Genome Biology 2003, 4:spotlight-20030930-01  doi:10.1186/gb-spotlight-20030930-01

The electronic version of this article is the complete one and can be found online at:


Published:30 September 2003

© 2003 BioMed Central Ltd

Research news

Researchers agree that recent findings about alternative splicing point toward the therapeutic applications that lie in its future. But the newest news about this ubiquitous mechanism for making many mRNAs from a single gene - more than 38,000, in one extreme Drosophila example - is that it appears to be crucial not just for generating lots of proteins, but probably for controlling gene expression as well.

"I believe it will be possible to generate therapeutic interventions based on alternate splicing," Donald Rio, of the University of California at Berkeley, told us. It is now understood that many disease-causing mutations ultimately result in altered RNA splicing. These mutations occur not only in well defined intron-exon junctions, but also in protein-coding exonic splicing control elements, said Rio, the keynote speaker at Splicing 2003, a meeting held Tuesday (September 23) in Rockville, Md.

Practical medical applications are perhaps 20 years away, according to Fyodor Kondrashov, who investigates the evolution of alternative splicing at the National Center for Biotechnology Information. But he would not be surprised, he said, to see alternative splicing used in medical technology eventually. "Perhaps a new isoform B may be created to regulate isoform A that is overproduced," he forecast.

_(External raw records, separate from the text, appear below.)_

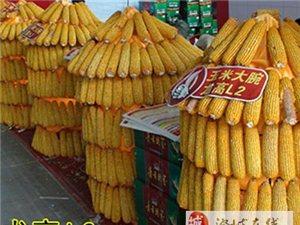怎樣沖出玉米市場低迷困境
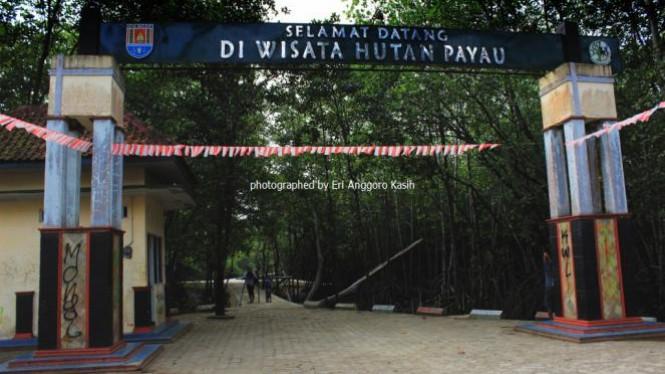 Menikmati Ekosistem Mangrove Wisata Hutan Payau Cilacap Viva Photo Report
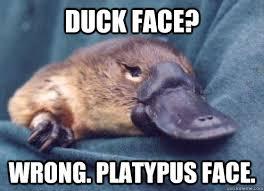 Platypus Meme - duck face wrong platypus face platypus face quickmeme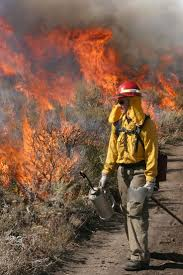 Arizona Firefighters Association by 24 Best Firefighters In Action Images On Pinterest Wildland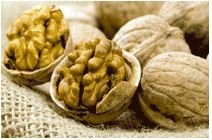 Nuts, Nuts for export, Nuts at the best price
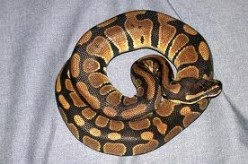 World of Snakes:  The Regius, or Ball, Python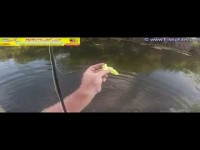 MrWiffle Shad Chartreuse Sonic Tail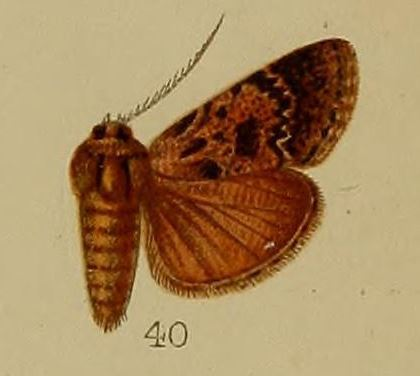 Image of <i>Macalla eumictalis</i> Hampson 1912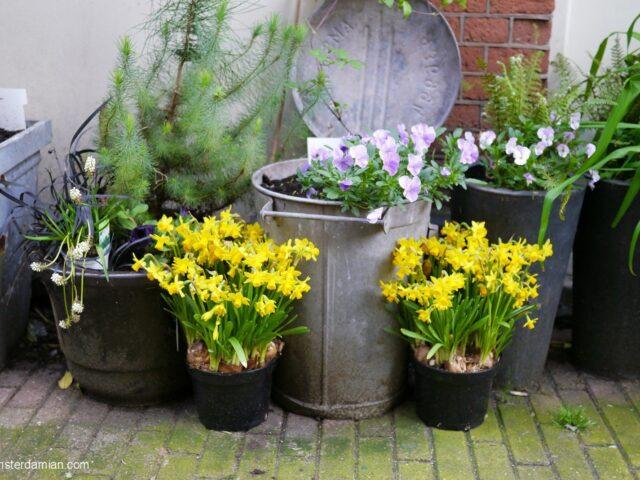 Spring time in the Jordaan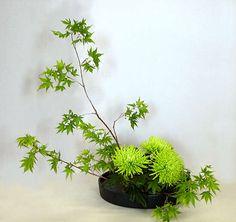Ikebana de colores verdes
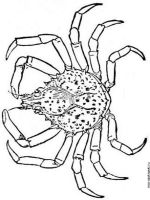 Crab-coloring-pages-12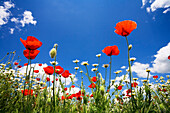 Flower fields with red poppies, Bavaria, Germany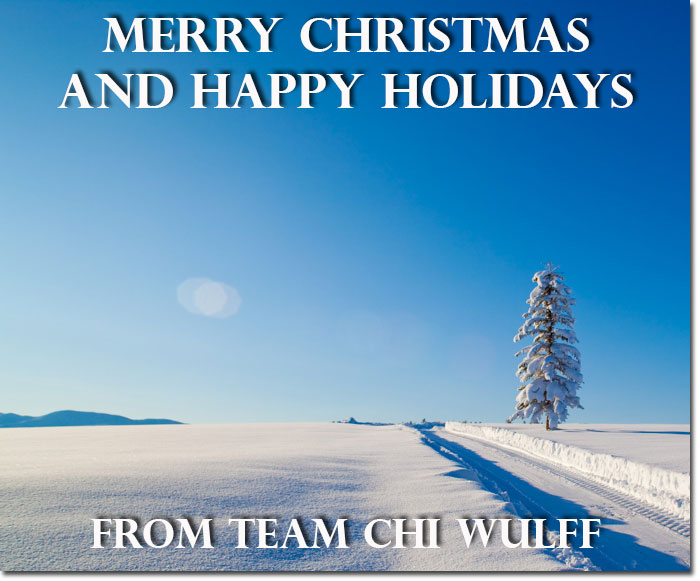 CW_ChristmasCard2014700Ds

A number of researchers cite work by Luca Cartegni and Adrian Krainer, molecular biologists at Cold Spring Harbor Laboratory, as demonstrating the potential for treating human diseases by modulating alternative splicing. Cartegni and Krainer found a way to include a piece of RNA that has been skipped in the splicing process. The method was modeled on natural proteins that guide which segments are included when pre-mRNA gets cut up and the cell gathers the essential bits and pastes them together. One end of these guide proteins attaches to the pre-mRNA transcript. The other end recruits enzymes that cut and paste.

Krainer and Cartegni attached the recruiting portion of the guide protein to a synthetic molecule that can be programmed to bind to any piece of RNA according to its sequence. They call the method ESSENCE (Exon-Specific Splicing Enhancement by small Chimeric Effectors) and have used it in vitro to correct splicing defects in mutants of the BRCA1 breast cancer gene and the SMN2 gene for spinal muscular atrophy. "There are still many technical issues to work out with this approach, but it has tremendous potential for treating many human-diseases," Brenton R. Graveley, of the University of Connecticut Health Center, told us.

Paula Grabowski, Howard Hughes Medical Institute investigator at the University of Pittsburgh, cited a similar approach reported by L.A. Skordis and colleagues at Hammersmith Hospital in London. The UK researchers designed oligonucleotides that were complementary to a portion of the exon missing in the SMN2 gene and that also contained a tail with sequences that enhance exon splicing. The designer molecule increased incorporation of the missing exon in patient fibroblasts. Grabowski called the work, "One of the most important advances this year in alternative splicing."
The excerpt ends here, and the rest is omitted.